Beyond quality, what other factors influence your buying decisions?

“Quality and value are the main pillars of our buying strategy, but we also want wines that are special and that you can’t find elsewhere. There’s so much good wine out there - there’s so much to choose from. We want authenticity, too: we want proper, well-made wine, we’re not interested in stuff that is inauthentic. And, as much as possible, I’m trying to work with small producers, where there are real people behind the bottles. There’s never been more good wine available as there is now, so I’m a big believer in working with good people.”

How does buying beer differ from buying wine?

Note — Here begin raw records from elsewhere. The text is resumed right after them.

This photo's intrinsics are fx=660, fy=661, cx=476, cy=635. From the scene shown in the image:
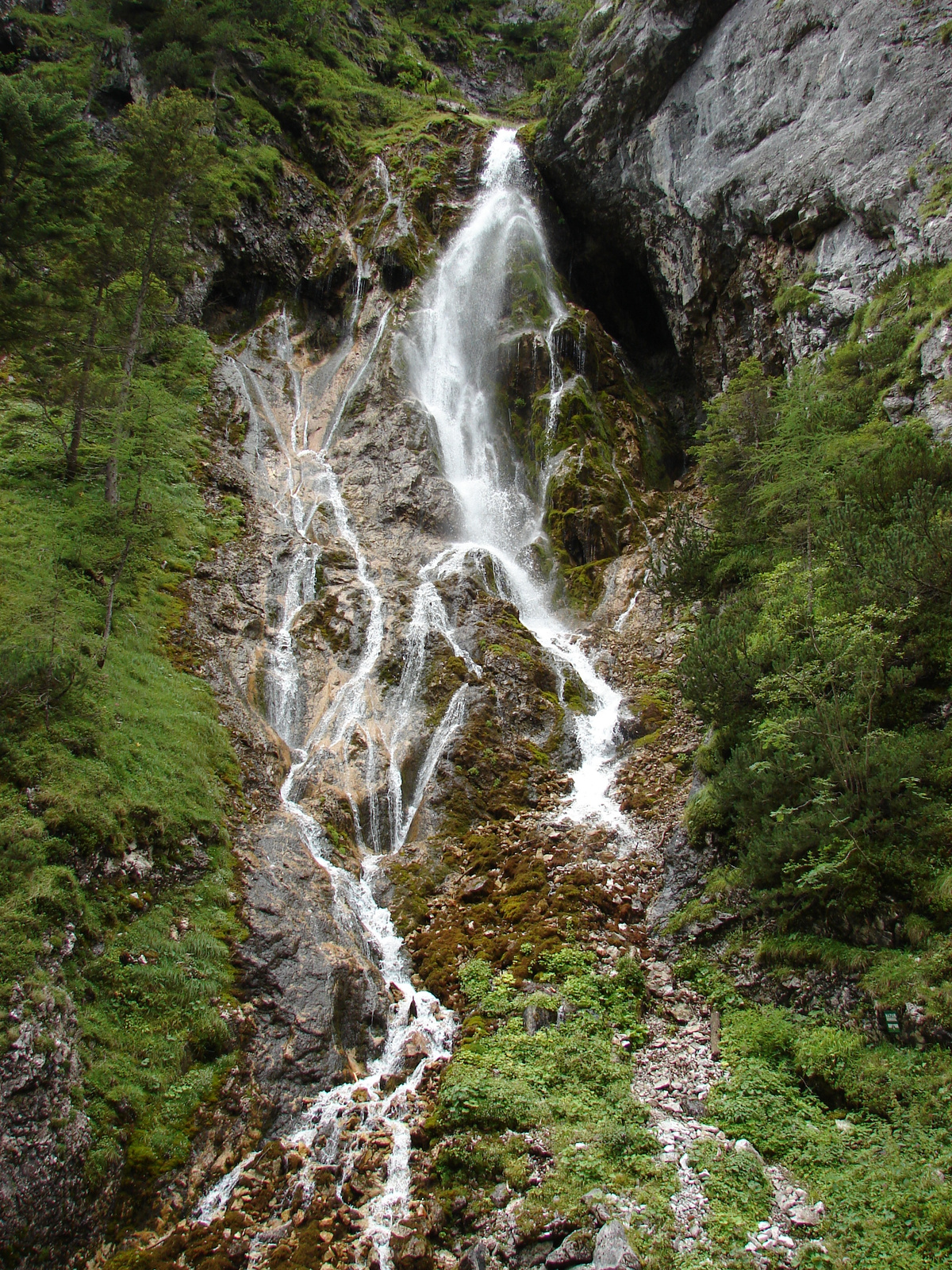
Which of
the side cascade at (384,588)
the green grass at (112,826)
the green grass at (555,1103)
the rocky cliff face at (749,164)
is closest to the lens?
the green grass at (555,1103)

“It is similar, in that it’s very focused on quality. I concentrate on UK breweries, because we have so many good breweries here, and because a lot of beer is best drunk nice and fresh. Beer is a fairly small percentage of our offering at The Wine Society but we like to provide a really good range. We like to work with smaller breweries where it’s not just a commodity, it’s a passion.”

How much are you restricted by where the wine comes from? The Wine Society offers a lot more wine from France than other countries, for example.

“France is far and away from our biggest country in terms of sales, but we still have a pretty chunky offering from elsewhere. As a business, we’re really keen to shed light on lesser-known regions. We don’t sell as much wine from those places as France, of course, because that’s commercially very difficult, but we do back those regions, and probably more so than other companies. In terms of Eastern Europe and Austria too, there’s nowhere else I’d have the same freedom to list so many wines.

In non-Covid times, what does your schedule look like?

“We normally do quite a lot of travelling. I try to get out to Austria at least once a year, in January, when it’s very cold but it’s a great time for tasting from the tank and making buying decisions. I took over the Australia portfolio in 2019, so I’ve only been once, but I’d normally be aiming to spend two or three weeks in Australia and New Zealand.

“I’ve had some fantastic trips to Eastern Europe over the years - normally I’d aim to visit somewhere different each year, and I’m looking forward to getting back to that. It’s a fantastic part of the job.”

Are there any producers and regions that you’re particularly excited about at the moment?

“I’m really, really excited about Austria - we’ve just won the IWC Austria specialist award. It’s bursting with great stories and great wines and a really rich heritage that we’re oblivious to in the UK. I also find Bulgaria really exciting at the moment - the wines seem to get better and better each year. They’ve got some amazing indigenous grapes varieties, which have the potential to make really interesting wines.

“We don’t see the full extent of how exciting Australian wines are in the UK. I’ve just started working with a winery called Whistler, based in the Barossa Valley - they make a really delicious crunchy vibrant Grenache, it’s so balanced and lovely. New Zealand has so much to get excited about - I think Marlborough Pinot is really coming up trumps.”

How does a producer get your attention?

“I think a bit of it is luck, in all honesty - you have to catch us at the right time when we’re looking for something and you’ve got what we need. The one thing producers can do is make bloody good wine and shout about them - we live in a world where those who shout loudest get heard. One of the worst things to do is just fire off samples. I have so many samples that I’ve requested, so the ones I haven’t asked for inevitably go to the back of the queue.”